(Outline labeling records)
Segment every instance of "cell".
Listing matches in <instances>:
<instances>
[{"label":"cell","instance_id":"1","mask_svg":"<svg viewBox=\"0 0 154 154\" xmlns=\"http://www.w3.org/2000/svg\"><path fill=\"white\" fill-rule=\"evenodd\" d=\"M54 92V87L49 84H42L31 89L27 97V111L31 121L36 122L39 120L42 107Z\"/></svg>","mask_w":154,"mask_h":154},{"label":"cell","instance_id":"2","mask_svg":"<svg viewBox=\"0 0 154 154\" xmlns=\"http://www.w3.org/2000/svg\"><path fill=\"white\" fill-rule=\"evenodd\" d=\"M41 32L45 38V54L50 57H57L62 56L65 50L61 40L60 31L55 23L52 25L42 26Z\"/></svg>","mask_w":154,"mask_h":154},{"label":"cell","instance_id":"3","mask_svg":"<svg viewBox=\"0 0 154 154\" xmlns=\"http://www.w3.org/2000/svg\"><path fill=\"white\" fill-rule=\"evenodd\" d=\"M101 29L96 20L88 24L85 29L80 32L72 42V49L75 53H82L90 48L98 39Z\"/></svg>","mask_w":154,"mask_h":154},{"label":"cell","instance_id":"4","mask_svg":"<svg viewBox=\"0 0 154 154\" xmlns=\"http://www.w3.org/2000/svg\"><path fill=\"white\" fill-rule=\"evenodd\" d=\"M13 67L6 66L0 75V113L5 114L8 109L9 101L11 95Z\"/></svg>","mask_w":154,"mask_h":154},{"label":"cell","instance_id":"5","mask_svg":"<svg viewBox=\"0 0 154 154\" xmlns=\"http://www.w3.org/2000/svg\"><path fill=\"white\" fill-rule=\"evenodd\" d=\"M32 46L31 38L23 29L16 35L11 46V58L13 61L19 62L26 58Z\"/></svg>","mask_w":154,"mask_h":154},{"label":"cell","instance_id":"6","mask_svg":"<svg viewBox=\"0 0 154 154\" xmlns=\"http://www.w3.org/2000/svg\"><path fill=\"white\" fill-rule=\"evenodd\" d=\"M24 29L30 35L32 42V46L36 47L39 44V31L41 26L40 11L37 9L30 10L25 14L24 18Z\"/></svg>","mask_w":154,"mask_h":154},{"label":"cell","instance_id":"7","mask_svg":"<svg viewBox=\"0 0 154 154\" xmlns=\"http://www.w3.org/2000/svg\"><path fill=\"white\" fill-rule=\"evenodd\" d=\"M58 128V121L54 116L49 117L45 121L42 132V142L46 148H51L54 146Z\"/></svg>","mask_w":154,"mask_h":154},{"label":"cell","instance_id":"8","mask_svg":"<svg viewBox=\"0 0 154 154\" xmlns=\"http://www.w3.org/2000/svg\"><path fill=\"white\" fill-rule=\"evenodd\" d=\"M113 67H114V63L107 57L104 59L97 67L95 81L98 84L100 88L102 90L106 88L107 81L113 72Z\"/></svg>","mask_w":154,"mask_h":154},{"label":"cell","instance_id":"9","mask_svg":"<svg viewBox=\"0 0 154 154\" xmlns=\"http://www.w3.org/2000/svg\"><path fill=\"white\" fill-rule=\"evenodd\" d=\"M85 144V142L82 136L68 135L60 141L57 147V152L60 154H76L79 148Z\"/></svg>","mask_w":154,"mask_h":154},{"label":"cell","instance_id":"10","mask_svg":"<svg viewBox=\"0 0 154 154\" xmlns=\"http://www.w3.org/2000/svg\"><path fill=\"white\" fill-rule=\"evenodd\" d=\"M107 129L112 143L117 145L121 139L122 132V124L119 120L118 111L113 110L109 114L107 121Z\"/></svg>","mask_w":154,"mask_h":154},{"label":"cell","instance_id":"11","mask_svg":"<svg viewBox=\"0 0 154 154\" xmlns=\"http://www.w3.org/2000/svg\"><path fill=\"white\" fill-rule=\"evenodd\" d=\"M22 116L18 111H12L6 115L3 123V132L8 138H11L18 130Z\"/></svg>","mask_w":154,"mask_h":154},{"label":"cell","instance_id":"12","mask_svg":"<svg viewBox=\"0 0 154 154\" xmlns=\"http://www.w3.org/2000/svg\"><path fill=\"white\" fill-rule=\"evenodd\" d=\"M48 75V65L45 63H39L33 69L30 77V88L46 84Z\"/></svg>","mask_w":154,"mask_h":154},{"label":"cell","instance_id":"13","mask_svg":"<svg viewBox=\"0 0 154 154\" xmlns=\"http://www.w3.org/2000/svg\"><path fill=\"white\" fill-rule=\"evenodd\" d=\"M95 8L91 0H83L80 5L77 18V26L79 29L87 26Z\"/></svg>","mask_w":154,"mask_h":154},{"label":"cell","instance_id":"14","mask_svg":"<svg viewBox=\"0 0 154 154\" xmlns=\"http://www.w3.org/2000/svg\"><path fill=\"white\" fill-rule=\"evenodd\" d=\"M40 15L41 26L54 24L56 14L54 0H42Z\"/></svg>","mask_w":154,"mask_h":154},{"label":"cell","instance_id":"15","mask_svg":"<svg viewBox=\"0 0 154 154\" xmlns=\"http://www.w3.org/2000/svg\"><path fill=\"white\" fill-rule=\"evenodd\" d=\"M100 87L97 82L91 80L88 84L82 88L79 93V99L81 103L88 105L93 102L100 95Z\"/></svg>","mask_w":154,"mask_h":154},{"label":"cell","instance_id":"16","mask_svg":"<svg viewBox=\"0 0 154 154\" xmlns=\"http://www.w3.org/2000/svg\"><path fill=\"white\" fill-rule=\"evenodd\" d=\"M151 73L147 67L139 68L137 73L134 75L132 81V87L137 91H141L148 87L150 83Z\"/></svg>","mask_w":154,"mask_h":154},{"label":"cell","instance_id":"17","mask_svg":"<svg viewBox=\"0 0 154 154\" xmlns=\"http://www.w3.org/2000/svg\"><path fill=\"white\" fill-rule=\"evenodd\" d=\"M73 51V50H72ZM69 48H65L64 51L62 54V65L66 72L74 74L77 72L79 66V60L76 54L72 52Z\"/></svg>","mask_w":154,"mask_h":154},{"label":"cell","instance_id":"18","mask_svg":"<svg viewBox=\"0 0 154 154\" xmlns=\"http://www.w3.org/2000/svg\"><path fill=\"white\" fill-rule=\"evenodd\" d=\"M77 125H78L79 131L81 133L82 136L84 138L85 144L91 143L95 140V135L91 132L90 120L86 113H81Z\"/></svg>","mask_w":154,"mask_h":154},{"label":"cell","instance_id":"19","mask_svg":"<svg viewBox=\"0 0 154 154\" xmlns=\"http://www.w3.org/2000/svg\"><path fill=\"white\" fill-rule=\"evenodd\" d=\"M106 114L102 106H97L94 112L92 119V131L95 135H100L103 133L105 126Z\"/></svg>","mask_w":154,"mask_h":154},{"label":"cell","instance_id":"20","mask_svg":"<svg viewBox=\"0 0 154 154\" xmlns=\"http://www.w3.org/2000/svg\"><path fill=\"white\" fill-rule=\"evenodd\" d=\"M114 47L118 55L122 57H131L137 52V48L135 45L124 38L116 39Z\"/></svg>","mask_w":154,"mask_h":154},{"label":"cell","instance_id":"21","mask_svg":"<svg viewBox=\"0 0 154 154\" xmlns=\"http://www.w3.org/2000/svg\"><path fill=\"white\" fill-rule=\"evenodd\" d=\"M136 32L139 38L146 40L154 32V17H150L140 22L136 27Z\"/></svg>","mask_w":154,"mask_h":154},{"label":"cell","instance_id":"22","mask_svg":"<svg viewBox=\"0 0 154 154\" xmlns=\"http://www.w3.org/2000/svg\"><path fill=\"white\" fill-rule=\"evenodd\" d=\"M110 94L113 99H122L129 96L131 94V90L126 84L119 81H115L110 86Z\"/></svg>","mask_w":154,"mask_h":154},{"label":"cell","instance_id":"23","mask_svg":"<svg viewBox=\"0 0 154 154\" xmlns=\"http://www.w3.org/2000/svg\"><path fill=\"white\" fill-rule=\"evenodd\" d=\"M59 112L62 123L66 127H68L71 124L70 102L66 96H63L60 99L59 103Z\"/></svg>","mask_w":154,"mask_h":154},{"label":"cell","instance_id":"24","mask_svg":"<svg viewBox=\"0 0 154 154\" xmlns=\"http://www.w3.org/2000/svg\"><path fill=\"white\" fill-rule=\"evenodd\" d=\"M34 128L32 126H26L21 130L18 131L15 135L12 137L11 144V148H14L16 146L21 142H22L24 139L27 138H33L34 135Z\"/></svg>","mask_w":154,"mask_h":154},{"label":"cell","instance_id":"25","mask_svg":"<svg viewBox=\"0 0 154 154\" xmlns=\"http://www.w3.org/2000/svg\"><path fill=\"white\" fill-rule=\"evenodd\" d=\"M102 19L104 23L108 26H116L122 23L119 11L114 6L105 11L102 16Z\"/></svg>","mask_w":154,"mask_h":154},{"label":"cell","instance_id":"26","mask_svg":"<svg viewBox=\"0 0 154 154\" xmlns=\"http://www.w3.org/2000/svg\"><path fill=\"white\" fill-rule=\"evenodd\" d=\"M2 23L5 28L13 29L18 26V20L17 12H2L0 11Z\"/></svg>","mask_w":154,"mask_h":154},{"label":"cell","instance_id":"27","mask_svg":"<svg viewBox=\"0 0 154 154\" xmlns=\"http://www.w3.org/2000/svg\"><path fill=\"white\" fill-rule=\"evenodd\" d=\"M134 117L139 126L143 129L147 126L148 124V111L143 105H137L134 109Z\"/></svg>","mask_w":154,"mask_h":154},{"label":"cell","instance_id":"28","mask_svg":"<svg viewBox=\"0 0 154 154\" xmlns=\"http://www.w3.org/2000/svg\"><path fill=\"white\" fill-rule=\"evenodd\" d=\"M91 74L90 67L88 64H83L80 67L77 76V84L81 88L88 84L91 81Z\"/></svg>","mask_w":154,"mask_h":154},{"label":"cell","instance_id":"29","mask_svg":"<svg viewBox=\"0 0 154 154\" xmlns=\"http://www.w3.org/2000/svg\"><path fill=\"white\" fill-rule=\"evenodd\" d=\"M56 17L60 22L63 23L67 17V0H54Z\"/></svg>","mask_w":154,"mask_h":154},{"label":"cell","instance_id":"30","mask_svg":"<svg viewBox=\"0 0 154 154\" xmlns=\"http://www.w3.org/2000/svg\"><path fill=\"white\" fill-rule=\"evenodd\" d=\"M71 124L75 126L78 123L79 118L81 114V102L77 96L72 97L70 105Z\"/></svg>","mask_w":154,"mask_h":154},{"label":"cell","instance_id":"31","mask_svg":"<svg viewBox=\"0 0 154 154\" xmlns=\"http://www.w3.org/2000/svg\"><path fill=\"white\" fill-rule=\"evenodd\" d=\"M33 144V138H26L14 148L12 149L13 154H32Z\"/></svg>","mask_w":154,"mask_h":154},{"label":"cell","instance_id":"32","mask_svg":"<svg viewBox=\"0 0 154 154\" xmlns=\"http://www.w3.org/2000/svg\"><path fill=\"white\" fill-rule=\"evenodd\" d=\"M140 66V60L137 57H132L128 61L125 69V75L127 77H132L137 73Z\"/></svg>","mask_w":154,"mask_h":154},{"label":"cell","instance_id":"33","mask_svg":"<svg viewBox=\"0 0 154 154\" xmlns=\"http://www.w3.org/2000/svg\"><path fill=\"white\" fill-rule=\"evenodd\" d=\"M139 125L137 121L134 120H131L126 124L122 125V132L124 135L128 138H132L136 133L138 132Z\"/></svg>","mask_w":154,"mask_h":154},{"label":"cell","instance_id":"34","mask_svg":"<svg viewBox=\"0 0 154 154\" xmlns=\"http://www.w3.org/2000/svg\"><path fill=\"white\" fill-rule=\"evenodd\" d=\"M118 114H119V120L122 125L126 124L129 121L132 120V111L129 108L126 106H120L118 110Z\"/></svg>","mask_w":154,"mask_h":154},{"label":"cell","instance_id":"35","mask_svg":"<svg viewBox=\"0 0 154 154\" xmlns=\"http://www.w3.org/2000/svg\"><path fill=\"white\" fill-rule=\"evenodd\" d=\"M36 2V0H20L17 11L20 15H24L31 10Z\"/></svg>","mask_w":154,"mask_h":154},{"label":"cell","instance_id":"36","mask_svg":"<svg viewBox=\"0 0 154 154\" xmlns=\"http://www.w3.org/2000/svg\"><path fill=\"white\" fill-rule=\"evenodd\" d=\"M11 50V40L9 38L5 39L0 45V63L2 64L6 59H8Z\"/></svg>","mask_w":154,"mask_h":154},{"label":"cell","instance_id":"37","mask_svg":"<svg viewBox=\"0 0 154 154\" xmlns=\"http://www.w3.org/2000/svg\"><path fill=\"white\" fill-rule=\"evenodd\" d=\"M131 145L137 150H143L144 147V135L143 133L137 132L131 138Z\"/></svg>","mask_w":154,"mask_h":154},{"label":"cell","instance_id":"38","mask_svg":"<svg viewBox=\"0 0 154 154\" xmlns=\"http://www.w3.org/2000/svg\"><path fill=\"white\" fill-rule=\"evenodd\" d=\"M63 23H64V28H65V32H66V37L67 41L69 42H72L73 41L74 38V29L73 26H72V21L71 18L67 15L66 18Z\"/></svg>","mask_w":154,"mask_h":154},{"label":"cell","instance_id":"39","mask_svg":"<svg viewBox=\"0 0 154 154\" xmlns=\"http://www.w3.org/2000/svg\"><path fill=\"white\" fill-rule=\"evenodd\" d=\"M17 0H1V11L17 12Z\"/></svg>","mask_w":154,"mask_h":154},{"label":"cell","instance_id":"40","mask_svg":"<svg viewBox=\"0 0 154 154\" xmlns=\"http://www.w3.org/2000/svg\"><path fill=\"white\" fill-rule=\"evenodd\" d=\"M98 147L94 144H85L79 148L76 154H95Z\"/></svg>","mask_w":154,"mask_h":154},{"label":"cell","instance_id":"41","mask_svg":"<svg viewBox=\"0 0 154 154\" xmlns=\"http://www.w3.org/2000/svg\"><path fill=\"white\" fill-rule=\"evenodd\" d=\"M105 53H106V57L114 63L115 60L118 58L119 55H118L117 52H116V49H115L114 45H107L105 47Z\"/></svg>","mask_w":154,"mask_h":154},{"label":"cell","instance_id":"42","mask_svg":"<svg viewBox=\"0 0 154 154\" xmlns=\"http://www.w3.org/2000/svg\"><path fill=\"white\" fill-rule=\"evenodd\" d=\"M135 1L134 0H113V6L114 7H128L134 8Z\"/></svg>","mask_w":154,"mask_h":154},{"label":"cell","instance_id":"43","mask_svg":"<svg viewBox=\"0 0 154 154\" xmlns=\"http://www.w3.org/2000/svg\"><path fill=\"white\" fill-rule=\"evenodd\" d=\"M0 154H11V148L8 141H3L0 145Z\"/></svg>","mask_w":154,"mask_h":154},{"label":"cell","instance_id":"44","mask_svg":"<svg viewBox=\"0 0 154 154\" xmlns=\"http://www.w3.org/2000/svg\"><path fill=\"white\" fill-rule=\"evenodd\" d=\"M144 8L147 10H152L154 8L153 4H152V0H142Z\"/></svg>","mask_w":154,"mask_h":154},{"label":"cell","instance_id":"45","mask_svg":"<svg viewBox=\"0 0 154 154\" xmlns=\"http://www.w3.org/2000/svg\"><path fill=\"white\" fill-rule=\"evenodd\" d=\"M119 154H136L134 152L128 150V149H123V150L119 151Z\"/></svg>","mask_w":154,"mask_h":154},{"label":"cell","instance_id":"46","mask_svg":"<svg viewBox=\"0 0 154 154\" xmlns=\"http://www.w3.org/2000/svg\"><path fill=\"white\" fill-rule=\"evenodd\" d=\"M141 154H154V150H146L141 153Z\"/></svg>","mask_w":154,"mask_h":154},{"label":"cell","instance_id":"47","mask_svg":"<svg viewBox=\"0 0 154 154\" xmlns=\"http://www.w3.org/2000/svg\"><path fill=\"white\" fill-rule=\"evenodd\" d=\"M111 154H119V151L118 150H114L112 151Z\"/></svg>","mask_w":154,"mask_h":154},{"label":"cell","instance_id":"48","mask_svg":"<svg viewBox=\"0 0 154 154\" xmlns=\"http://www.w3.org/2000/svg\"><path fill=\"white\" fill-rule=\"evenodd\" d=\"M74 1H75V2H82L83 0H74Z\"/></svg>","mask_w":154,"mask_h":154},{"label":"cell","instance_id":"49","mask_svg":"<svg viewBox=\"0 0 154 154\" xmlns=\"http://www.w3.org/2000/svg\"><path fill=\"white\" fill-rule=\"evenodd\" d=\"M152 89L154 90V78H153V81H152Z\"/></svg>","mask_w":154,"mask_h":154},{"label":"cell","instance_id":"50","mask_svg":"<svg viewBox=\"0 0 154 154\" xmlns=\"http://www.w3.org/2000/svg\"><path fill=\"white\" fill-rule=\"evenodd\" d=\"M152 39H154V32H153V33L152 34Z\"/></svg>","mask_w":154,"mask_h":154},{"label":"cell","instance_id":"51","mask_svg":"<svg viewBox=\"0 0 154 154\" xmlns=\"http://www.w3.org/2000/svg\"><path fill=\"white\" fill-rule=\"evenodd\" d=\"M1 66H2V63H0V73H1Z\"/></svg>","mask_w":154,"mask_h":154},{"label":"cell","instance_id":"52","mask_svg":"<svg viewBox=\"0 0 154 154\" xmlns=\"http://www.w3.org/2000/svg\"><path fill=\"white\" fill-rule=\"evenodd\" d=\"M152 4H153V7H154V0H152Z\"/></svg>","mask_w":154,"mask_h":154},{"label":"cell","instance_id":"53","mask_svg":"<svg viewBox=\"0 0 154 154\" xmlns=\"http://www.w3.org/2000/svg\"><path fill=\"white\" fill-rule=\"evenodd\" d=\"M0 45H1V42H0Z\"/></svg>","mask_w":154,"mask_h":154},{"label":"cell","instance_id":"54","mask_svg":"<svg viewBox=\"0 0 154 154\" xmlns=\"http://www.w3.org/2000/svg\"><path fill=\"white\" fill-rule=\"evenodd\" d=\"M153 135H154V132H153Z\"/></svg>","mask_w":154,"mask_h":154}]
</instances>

▶ _AIM_
Count the lines of the listing that contain the string "instances". Reply with the number alone.

▶ _COMPLETE RESPONSE_
3